Gurza is misrepresenting the facts.
First, I had emphasized that until the mid-August release of all immigrant test scores, we are merely seeing “straws in the wind,” but I was encouraged that San Juan Elementary’s English-immersion program had doubled the mean percentile scores of its immigrant students in less than two years.
To rebut my example, Gurza selects a particular school in Santa Ana, Walker Elementary, in which half the immigrant students have been kept in bilingual programs, and points out that in some particular areas, Walker’s students are doing somewhat better than those at San Juan.
But consider the 1998-2000 trends in reading, math, language and spelling even at just those two schools.
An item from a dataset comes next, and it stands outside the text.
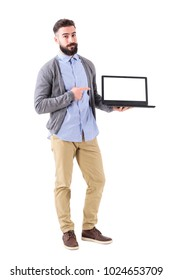 Happy friendly stylish man advertising blank white laptop screen. Full body length portrait isolated on white studio background.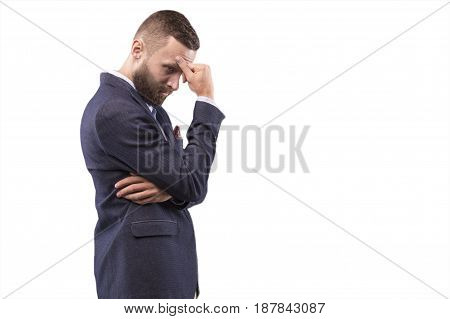 Man thoughtfully put his hand to his head and ponders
Walker’s scores rose by 5, 12, 9 and 9 percentile points, while San Juan’s rose 14, 18, 16 and 16 points.
Half of Walker’s immigrant students are in English-immersion programs, compared with all of those students at San Juan, and perhaps coincidentally, the rise in Walker’s test scores was about half as large.
San Juan students began 1998 far behind Walker students but have passed them in most subjects.
Furthermore, a statewide study by the San Jose Mercury News found that after one year, students in Proposition 227-type programs had reading and math test scores 20% to 100% higher than students kept in bilingual programs.
If this continues, perhaps even Gurza will finally admit the obvious: English immersion works and bilingual education does not.